Faute de réforme structurelle des retraites, le déficit public restera excessif
Alors que les débats sur la réforme de retraites sont terminés, Nicolas Marques, directeur de l’Institut économique Molinari, estime que pour redresser sur le long terme les finances publiques, une réforme de la retraite des fonctionnaires de l’Etat est nécessaire. Échange avec Adeline Lorence de Capital publié le 14 mars 2023.
Capital : Vous estimez que la réforme des retraites ne s’attaque pas aux vrais problèmes des régimes spéciaux ?
Nicolas Marques : On supprime une partie des régimes spéciaux comme la RATP ou ceux des industries électriques et gazières, mais on oublie l’essentiel. Les régimes spéciaux dont on parle à ce stade représentent 310 000 cotisants, si l’on prend en compte celui de la SNCF qui est déjà fermé. Par un glissement sémantique, le gouvernement laisse croire qu’il ferme tous les régimes spéciaux alors que ce n’est pas vrai. Le vrai grand régime spécial est celui des fonctionnaires de l’Etat, qui compte 1,7 million de cotisants. C’est un régime spécial car l’Etat fait une promesse spécifique de versement de pensions. Et il est profondément déséquilibré car il compte 0,9 cotisant pour un retraité. C’est l’un des régimes les plus dégradés et il va rester ouvert.

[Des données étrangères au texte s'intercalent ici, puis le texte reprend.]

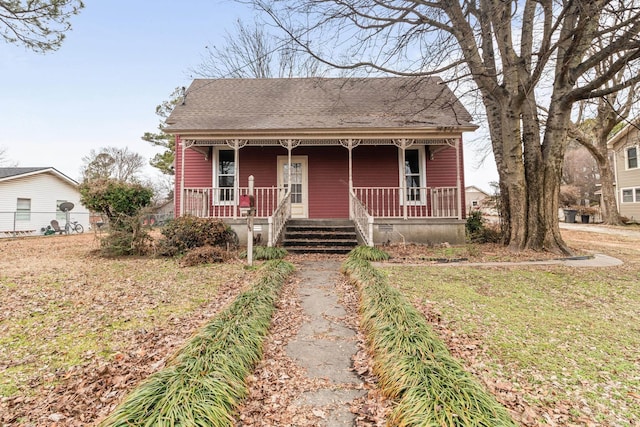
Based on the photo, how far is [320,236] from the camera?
900cm

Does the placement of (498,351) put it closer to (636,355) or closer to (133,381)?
(636,355)

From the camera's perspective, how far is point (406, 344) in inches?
107

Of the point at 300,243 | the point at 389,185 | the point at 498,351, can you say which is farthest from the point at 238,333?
the point at 389,185

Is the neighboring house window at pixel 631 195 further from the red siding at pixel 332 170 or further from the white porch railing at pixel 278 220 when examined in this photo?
the white porch railing at pixel 278 220

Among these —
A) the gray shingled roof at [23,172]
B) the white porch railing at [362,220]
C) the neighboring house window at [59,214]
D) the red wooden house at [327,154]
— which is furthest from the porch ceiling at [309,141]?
the neighboring house window at [59,214]

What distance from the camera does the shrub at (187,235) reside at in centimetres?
792

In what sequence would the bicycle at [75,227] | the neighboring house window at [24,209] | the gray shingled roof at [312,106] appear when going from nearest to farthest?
1. the gray shingled roof at [312,106]
2. the neighboring house window at [24,209]
3. the bicycle at [75,227]

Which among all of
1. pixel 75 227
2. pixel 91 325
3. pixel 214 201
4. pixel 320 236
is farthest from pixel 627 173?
pixel 75 227

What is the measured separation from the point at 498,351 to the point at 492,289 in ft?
7.63

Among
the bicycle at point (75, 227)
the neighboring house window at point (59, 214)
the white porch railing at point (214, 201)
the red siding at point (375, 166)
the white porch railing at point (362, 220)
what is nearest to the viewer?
the white porch railing at point (362, 220)

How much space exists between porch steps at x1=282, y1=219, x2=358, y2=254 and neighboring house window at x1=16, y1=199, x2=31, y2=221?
776 inches

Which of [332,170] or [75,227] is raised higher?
[332,170]

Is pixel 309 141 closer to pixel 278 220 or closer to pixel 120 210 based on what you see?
pixel 278 220

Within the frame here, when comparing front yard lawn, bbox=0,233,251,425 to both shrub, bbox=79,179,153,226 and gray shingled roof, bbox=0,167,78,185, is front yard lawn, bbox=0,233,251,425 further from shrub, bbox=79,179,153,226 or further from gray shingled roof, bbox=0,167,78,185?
gray shingled roof, bbox=0,167,78,185
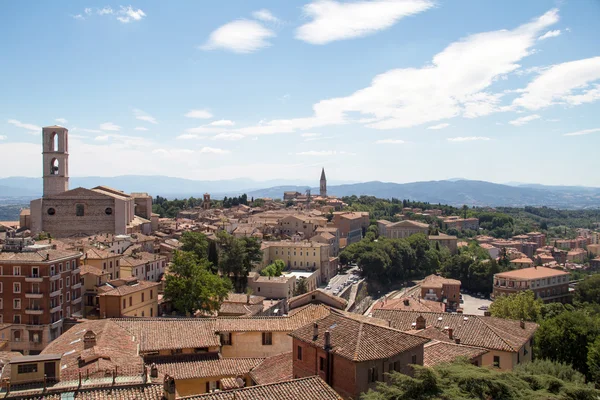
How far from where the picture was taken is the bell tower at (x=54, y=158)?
65.6 metres

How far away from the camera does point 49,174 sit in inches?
2601

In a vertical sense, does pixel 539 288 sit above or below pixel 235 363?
→ below

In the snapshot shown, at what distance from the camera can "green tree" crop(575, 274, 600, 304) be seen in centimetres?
5958

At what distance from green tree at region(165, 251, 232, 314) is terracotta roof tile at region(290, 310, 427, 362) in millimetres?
18308

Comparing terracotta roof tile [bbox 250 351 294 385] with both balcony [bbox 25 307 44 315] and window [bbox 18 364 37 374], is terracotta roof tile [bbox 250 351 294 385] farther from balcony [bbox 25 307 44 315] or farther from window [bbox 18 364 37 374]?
balcony [bbox 25 307 44 315]

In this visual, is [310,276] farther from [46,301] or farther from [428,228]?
[428,228]

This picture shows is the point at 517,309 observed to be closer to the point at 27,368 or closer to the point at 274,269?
the point at 274,269

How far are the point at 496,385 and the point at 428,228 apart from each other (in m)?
95.8

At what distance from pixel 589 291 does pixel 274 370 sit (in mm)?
53619

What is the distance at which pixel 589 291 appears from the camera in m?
60.3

Capital : Mais ce régime est présenté comme équilibré, notamment dans le rapport annuel du Conseil d’orientation des retraités (COR)…
Nicolas Marques : Ce qui n’est pas le cas. Pour comprendre pourquoi, il faut regarder du côté des taux de cotisation. Les taux de cotisation pour un fonctionnaire civil est de 85% du traitement indiciaire (dont 11% versé par le fonctionnaire). Pour un militaire, c’est 137%. Il faut comparer ce niveau à celui des salariés dont la cotisation salariale et patronale s’élève à 28%. Conclusion, l’Etat, c’est-à-dire le contribuable, surcotise pour la retraite des fonctionnaires. C’est accessoirement pour verser des retraites plus généreuses que dans le privé, mais surtout parce que l’Etat a trop de retraités par cotisants. Le surcoût représentait 46 milliards d’euros en 2020.
Capital : A quel niveau estimez-vous que les finances publiques sont atteintes ?
Nicolas Marques : Les retraites représentent 55 % de la progression des dépenses publiques depuis 1959. Cette situation plombe les finances et réduit la capacité d’action de l’Etat. Je vais prendre l’exemple du ministère de l’Education nationale. Il utilise 28% de son budget pour payer les retraites. Forcément, cela pèse sur le budget et freine l’embauche de nouveaux enseignants et les revalorisations de traitement. L’imprévoyance de l’Etat, qui n’a pas anticipé le choc démographique et n’a pas fait de réserves pour payer les retraites, alimente les déficits mais aussi l’austérité.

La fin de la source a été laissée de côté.